Salford completes £7.45m estate greening
Work to make some of the council’s buildings more energy efficient has saved enough carbon to power a city twice the size of Salford for a day, according to the authority.
The £7.45m project was funded through the government’s Public Sector Decarbonisation Scheme and saw 2,562 solar panels installed on 21 Salford City Council buildings.
Air source heat pump systems were introduced to replace previous heating systems at 12 sites and battery energy storage systems were installed at four sites.
The battery facilities will store excess energy from the solar panels and charge electricity from the grid during cheaper off-peak periods at night to then redistribute this during the day, Salford City Council said.
In total, the authority has delivered improvements to 30 public buildings across the city, including sports facilities and children’s homes, saving 2,498,663 kilowatt hours of energy and 584 tonnes of carbon.
“The energy that the programme has saved would get you around the world 301 times in an electric car or be able to power a city of 277,629 houses – which would be over double the size of Salford – for a day,” the city council said in a statement.
The city council also has plans for a 5,000-panel solar farm in Little Hulton but shelved plans for a hydroelectric scheme at Charlestown Weir earlier this year due to viability concerns.
Cllr Mike McCusker, lead member for planning, transport and sustainable development, said: “Salford City Council is delivering innovative solutions to make our public estate more sustainable as we work towards our goal of reaching carbon neutrality by 2038.
“However, we know we must do more to address the climate emergency and, in addition to our £126m of investment in our green spaces and walking and cycling routes across the city, our state-of-the-art solar farm will help us turbocharge our ability to generate clean energy in our city.”

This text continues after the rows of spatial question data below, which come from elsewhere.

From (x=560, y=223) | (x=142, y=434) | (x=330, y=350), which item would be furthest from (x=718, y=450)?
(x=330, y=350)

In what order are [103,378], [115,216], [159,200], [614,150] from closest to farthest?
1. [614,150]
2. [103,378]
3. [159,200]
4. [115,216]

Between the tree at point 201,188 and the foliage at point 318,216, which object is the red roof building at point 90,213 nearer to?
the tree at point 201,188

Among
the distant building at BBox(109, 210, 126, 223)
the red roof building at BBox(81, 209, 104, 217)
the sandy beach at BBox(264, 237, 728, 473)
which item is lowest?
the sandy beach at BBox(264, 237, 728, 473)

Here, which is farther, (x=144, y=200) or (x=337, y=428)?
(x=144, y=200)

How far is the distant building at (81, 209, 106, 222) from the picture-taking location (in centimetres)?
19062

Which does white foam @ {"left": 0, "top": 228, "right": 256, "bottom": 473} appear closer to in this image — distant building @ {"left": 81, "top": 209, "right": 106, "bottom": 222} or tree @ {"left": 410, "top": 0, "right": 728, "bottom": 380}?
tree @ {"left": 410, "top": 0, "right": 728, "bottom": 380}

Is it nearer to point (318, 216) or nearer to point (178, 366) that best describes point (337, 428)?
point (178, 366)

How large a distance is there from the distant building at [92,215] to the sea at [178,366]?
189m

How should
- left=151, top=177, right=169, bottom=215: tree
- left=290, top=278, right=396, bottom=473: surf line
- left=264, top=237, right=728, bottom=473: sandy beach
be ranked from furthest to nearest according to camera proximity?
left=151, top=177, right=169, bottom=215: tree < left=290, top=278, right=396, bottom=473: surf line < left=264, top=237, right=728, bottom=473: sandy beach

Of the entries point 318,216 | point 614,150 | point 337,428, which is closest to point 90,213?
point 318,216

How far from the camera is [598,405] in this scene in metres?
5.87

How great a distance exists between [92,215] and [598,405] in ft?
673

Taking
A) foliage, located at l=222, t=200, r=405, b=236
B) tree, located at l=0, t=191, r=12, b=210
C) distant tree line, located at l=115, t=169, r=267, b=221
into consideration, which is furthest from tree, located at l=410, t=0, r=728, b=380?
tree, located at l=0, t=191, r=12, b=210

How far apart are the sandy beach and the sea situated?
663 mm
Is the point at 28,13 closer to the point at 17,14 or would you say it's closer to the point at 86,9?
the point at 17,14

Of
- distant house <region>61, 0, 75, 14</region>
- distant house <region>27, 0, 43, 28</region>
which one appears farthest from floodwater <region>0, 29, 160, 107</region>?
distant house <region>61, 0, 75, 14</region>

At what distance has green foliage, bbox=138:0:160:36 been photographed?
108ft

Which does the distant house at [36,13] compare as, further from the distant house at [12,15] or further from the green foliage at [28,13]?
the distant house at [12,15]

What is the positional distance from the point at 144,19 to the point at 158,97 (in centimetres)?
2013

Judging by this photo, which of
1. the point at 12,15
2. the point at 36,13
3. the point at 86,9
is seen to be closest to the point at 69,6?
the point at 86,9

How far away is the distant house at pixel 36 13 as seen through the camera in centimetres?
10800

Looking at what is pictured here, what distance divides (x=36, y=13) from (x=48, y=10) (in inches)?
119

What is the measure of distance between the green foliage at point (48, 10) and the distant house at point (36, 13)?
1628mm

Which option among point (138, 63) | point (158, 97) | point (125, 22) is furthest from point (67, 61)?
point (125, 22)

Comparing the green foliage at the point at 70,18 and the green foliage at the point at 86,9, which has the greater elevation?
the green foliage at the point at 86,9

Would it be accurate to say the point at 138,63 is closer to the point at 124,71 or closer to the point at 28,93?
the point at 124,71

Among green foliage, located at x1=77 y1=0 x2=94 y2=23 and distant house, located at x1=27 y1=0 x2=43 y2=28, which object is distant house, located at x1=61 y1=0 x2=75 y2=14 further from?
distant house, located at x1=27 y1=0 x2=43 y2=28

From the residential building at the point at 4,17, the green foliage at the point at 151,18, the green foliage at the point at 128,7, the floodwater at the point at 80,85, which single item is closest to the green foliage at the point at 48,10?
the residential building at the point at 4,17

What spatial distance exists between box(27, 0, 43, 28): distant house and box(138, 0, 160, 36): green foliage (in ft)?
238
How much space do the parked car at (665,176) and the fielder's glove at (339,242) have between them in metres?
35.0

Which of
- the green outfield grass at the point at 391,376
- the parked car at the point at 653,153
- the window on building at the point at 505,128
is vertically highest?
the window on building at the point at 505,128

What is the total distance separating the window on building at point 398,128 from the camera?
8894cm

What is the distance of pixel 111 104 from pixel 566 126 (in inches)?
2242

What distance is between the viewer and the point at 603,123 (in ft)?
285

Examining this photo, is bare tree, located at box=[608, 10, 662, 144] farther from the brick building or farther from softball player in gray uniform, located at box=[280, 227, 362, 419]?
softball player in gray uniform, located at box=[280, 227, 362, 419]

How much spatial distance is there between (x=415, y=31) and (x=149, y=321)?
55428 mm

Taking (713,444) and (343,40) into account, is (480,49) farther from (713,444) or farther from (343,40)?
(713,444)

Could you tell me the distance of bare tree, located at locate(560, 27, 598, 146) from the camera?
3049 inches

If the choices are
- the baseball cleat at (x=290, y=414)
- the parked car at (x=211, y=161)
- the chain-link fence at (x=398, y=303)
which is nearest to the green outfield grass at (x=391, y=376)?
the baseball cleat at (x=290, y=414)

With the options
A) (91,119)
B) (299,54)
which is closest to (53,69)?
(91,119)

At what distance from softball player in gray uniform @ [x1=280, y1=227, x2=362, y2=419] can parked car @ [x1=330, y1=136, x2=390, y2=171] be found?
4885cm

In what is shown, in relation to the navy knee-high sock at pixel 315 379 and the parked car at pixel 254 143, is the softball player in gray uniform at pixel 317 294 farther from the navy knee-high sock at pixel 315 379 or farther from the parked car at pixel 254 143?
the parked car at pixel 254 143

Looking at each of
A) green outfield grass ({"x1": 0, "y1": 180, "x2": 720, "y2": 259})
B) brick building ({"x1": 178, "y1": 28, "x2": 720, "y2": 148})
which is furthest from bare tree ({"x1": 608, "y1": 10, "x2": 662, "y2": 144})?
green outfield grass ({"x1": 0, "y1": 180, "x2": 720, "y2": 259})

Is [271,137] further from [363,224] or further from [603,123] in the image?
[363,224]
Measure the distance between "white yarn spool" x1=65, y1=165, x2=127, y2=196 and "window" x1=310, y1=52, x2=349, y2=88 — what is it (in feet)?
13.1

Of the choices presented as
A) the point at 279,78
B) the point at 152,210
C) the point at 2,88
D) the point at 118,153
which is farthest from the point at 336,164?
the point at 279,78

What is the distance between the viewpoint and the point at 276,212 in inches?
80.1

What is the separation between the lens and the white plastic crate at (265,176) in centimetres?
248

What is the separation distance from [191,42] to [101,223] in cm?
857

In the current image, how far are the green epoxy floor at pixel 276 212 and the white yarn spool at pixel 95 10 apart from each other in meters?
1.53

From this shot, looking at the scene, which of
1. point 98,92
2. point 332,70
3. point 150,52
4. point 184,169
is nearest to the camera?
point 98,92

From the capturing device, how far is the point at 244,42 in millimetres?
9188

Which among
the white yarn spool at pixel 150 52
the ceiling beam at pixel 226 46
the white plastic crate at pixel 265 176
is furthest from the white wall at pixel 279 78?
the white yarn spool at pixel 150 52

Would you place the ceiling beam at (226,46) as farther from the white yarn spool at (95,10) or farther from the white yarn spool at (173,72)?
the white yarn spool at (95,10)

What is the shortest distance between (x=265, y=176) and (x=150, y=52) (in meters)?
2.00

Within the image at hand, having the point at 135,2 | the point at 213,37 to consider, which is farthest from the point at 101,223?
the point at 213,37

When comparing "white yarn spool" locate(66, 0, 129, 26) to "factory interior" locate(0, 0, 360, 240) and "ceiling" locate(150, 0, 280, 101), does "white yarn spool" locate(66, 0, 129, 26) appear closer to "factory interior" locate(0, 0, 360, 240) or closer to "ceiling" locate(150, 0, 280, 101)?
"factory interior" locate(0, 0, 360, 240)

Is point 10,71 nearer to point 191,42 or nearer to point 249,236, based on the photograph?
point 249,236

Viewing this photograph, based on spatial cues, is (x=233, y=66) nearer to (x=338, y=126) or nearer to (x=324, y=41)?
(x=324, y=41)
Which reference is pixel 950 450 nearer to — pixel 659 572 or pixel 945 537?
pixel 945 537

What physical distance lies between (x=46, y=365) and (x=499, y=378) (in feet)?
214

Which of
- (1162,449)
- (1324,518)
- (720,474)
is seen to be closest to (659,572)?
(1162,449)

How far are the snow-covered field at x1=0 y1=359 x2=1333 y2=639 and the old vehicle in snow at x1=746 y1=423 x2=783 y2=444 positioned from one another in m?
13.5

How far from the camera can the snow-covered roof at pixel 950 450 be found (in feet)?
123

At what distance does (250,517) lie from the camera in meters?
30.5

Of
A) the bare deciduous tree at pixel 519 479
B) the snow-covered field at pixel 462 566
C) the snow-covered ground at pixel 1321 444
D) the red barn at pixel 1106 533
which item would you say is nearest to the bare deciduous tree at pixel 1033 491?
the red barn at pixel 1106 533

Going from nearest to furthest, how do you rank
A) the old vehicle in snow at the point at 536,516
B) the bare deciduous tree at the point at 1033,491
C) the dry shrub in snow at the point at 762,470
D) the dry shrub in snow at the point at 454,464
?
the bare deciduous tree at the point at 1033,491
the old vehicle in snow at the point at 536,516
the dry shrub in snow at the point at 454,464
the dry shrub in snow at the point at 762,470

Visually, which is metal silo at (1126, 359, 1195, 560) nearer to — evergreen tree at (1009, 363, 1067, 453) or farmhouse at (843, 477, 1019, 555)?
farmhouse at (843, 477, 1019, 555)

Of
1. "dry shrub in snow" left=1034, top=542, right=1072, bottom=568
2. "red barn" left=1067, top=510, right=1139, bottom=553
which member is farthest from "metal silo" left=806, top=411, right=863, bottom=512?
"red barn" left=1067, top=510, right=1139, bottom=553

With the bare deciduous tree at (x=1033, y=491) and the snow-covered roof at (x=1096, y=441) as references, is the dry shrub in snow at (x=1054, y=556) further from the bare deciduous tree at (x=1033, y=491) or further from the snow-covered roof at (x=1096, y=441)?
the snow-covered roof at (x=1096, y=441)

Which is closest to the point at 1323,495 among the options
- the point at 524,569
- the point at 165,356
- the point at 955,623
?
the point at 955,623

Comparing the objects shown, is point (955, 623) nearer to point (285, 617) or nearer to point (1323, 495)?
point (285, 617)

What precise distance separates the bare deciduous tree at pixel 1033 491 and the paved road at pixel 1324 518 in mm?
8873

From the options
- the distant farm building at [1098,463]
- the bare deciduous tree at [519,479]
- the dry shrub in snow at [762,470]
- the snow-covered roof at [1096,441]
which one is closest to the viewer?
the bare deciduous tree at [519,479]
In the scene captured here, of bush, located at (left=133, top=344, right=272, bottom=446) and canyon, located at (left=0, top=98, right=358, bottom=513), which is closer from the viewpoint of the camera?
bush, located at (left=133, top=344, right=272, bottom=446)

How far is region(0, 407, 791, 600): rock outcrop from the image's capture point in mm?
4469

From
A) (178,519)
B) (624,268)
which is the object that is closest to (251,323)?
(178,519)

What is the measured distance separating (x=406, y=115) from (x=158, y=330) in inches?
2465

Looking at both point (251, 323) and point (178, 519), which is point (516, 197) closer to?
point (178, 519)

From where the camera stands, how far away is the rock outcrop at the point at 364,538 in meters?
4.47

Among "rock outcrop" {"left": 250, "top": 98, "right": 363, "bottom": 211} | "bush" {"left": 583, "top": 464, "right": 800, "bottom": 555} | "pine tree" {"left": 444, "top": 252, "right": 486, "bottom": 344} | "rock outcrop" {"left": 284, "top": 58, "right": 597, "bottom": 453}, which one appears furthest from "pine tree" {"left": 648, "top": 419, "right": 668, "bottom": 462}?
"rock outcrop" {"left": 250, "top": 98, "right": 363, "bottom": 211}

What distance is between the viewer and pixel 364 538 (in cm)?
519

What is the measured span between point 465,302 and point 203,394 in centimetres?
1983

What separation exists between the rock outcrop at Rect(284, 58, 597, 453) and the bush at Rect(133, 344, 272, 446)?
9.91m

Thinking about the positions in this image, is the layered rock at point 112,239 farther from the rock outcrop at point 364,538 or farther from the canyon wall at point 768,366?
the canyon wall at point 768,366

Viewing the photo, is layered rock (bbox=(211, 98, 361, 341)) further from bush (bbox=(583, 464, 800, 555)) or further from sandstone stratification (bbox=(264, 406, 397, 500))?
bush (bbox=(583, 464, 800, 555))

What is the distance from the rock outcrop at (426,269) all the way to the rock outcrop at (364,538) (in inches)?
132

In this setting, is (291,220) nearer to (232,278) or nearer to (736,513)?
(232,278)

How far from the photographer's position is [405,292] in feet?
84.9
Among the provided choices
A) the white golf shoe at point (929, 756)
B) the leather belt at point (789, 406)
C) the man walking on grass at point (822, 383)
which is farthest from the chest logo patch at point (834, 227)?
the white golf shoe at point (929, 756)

This looks like genius given where are energy costs.
By Rich X
Why don’t you do it on Duchy fields?
By Gillian Shaw
Why are others local authorities not following suite like Bolton Bury etc which would benifit the people if not reducing their gas and electric bills directly. It could be use to offset some of the rise if not all of the council tax. Along with reducing greenhouse emissions for future generations. This would be far better than wasting millions of pound on cycle lanes that are not used and may never be used to there full capacity not to mention the disruption that these are causing.